La Corte d’Appello, dunque, individuava la causa esclusiva dell’operazione postagiro nella condotta colposa degli appellati, idonea ad interrompere “il nesso eziologico tra l’attività pericolosa e l’evento dannoso”.

I correntisti proponevano ricorso per Cassazione. Gli Ermellini, richiamando le argomentazioni svolte dalla Corte d’Appello, escludevano la responsabilità della Banca ritenendo raggiunta la prova, per presunzioni, che l’immissione dei codici personali dei correntisti nel sistema informatico era stata eseguita da un terzo soggetto, previa loro captazione illecita.

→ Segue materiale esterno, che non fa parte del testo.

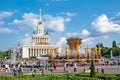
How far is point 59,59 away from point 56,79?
49.7 m

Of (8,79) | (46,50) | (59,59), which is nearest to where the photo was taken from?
(8,79)

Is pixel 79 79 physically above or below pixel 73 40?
below

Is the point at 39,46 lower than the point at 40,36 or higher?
lower

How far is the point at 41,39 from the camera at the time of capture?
158250mm

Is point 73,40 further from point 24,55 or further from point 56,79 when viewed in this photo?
point 24,55

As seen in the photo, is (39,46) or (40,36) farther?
(40,36)

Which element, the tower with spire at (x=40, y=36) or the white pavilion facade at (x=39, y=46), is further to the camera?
the tower with spire at (x=40, y=36)

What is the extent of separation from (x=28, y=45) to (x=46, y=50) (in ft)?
37.5

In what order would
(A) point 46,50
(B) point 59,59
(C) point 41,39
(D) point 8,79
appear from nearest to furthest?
1. (D) point 8,79
2. (B) point 59,59
3. (A) point 46,50
4. (C) point 41,39

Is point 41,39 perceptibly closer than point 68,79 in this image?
No

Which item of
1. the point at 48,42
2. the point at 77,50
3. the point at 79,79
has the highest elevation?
the point at 48,42

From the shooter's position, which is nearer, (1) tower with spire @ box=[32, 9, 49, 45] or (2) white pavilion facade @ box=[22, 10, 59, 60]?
(2) white pavilion facade @ box=[22, 10, 59, 60]

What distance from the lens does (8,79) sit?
16969 millimetres

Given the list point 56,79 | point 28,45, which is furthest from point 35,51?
point 56,79
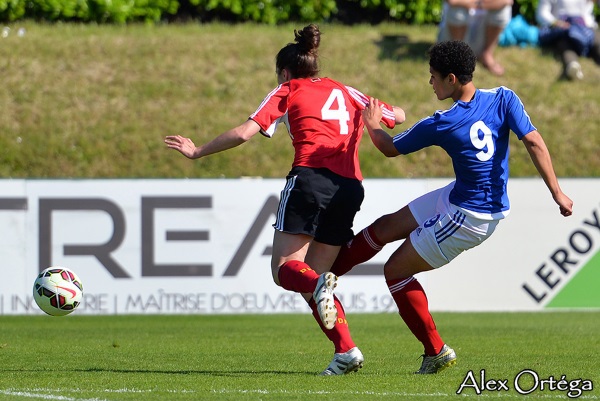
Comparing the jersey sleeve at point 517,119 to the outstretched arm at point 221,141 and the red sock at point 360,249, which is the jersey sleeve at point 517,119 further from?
the outstretched arm at point 221,141

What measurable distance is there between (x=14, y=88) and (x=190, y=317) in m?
6.24

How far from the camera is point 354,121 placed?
279 inches

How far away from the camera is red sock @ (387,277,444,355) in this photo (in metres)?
6.92

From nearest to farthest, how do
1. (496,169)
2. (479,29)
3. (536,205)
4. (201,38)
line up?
(496,169)
(536,205)
(479,29)
(201,38)

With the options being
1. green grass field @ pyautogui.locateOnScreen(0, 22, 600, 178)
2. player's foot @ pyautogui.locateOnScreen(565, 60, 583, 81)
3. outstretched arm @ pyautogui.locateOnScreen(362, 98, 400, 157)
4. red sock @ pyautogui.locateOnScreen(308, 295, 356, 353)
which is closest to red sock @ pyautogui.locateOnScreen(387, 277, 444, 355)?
red sock @ pyautogui.locateOnScreen(308, 295, 356, 353)

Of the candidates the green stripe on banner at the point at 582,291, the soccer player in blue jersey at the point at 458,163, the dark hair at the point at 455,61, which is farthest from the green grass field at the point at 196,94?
the dark hair at the point at 455,61

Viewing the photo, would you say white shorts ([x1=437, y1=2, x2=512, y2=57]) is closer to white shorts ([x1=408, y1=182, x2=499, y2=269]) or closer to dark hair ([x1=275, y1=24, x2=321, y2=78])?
dark hair ([x1=275, y1=24, x2=321, y2=78])

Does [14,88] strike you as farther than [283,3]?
No

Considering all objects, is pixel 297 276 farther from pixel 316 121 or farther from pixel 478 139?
pixel 478 139

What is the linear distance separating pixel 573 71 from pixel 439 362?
11.7 meters

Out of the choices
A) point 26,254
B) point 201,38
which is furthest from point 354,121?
point 201,38

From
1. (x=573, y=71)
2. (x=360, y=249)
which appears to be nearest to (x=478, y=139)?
(x=360, y=249)

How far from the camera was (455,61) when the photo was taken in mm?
6598

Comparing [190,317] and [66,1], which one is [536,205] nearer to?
[190,317]
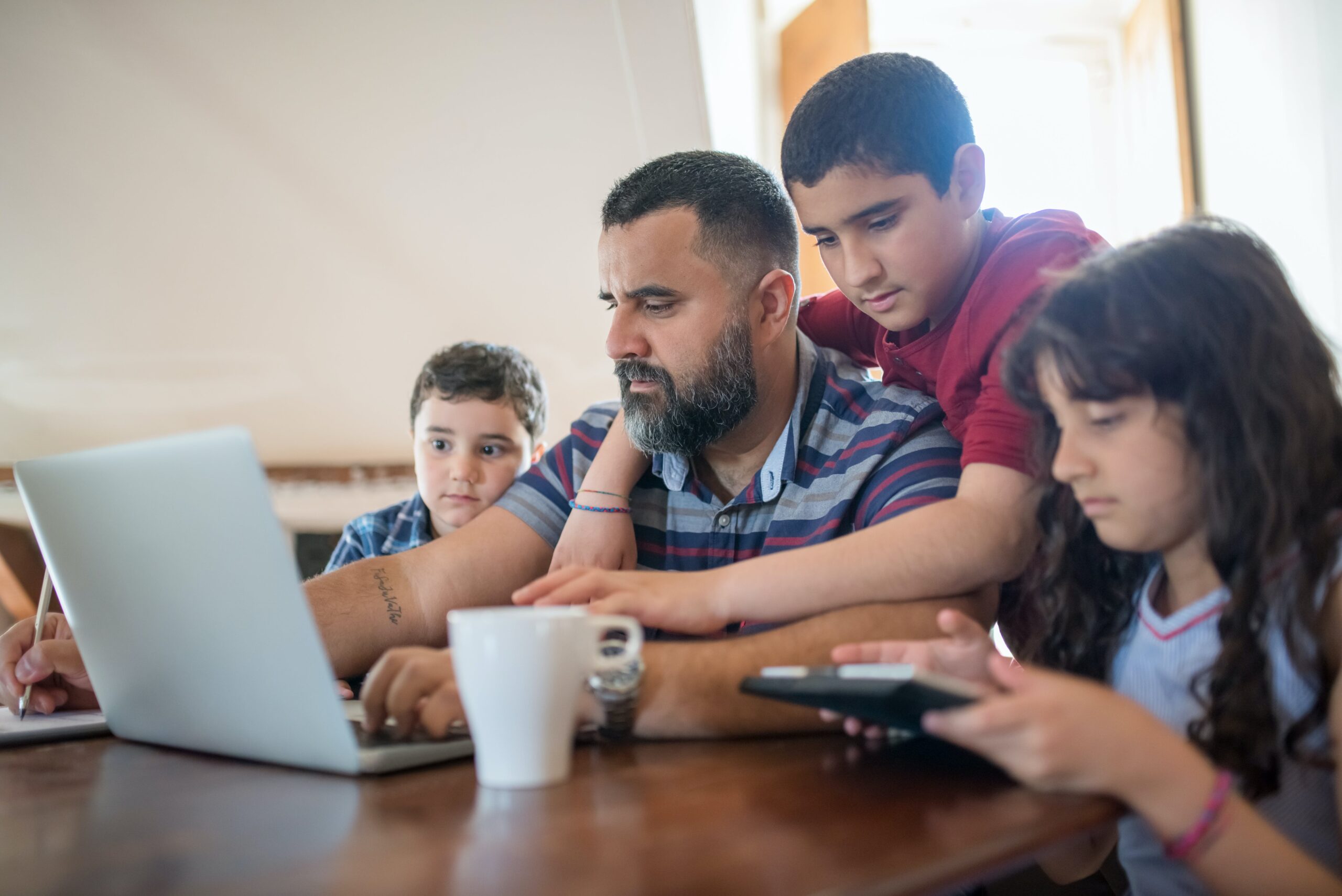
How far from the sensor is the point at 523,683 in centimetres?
58

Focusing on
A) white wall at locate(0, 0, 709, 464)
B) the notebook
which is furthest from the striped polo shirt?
white wall at locate(0, 0, 709, 464)

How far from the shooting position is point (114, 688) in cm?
85

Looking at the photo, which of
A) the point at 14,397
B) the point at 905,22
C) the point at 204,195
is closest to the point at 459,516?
the point at 204,195

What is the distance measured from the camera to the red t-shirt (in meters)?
0.96

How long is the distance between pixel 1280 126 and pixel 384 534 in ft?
7.23

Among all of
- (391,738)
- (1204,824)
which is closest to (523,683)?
(391,738)

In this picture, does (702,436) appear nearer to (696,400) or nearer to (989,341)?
(696,400)

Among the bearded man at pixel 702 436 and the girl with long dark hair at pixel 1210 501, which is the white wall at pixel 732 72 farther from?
the girl with long dark hair at pixel 1210 501

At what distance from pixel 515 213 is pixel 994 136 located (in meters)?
1.52

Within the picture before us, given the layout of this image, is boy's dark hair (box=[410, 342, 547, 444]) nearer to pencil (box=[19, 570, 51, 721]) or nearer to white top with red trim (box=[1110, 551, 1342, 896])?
pencil (box=[19, 570, 51, 721])

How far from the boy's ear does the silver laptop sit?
2.87 feet

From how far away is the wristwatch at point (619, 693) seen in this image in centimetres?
71

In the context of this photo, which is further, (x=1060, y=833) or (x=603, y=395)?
(x=603, y=395)

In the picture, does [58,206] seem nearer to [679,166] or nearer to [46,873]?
[679,166]
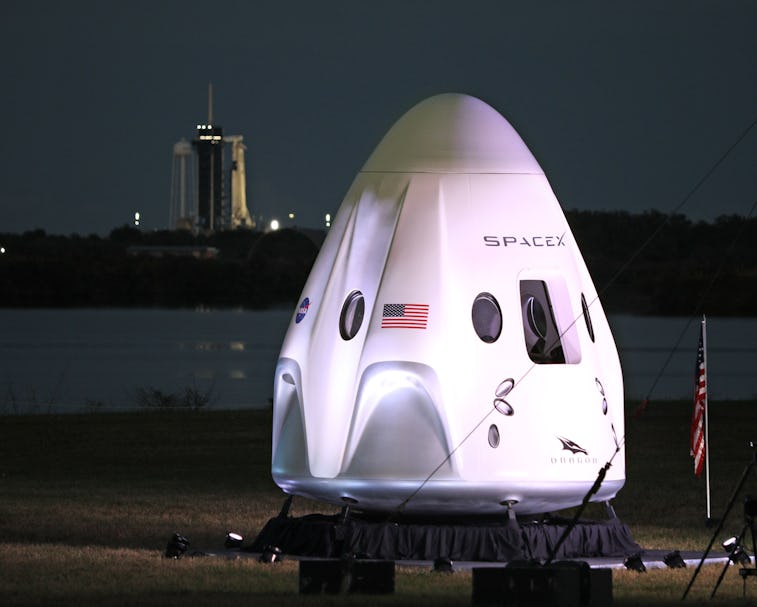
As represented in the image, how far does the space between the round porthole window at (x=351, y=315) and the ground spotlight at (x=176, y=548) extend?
2336 mm

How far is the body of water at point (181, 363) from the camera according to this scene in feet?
188

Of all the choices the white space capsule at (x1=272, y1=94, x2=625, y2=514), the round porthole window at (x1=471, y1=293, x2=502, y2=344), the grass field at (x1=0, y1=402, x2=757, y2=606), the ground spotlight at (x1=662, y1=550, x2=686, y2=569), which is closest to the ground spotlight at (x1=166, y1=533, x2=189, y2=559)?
the grass field at (x1=0, y1=402, x2=757, y2=606)

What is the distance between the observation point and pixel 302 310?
61.2ft

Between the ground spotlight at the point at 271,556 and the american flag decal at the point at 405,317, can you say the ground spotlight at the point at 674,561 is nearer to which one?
the american flag decal at the point at 405,317

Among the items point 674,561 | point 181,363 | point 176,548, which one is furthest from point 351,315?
point 181,363

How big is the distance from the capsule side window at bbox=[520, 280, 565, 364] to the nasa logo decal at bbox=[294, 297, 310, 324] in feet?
6.69

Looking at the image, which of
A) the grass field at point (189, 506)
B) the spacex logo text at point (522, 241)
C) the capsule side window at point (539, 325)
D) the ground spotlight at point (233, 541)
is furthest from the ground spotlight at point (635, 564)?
the ground spotlight at point (233, 541)

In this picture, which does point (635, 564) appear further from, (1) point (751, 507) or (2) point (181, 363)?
(2) point (181, 363)

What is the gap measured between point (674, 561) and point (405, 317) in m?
3.18

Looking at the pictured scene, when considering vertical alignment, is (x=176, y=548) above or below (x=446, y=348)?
below

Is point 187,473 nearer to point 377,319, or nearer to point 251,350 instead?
point 377,319

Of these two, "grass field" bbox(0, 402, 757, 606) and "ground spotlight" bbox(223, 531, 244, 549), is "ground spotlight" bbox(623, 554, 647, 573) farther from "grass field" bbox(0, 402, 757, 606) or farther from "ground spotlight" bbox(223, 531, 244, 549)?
"ground spotlight" bbox(223, 531, 244, 549)

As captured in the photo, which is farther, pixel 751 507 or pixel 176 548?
pixel 176 548

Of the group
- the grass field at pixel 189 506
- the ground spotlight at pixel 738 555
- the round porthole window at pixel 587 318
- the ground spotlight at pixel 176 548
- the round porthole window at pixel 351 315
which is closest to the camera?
the grass field at pixel 189 506
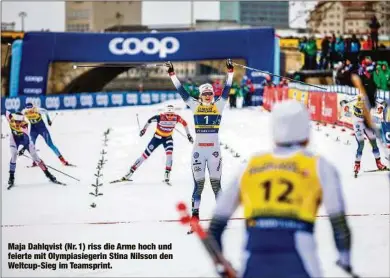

Dunque, la Suprema Corte mette in discussione i consolidati principi di ripartizione dell’onere della prova nel contenzioso fra il correntista e l’istituto bancario. Se fino ad oggi, incombeva sull’intermediario il duplice onere di provare di aver adottato tutte le misure di sicurezza necessarie per proteggere i dati personali dei Clienti e l’inadempimento gravemente colposo del correntista nella custodia dei propri codici di accesso, con la pronuncia in esame la Suprema Corte grava il cliente di dimostrare di aver custodito diligentemente le proprie credenziali, dando modo ai malviventi di attuare l’azione di Phishing. Nessun risarcimento è dovuto al correntista.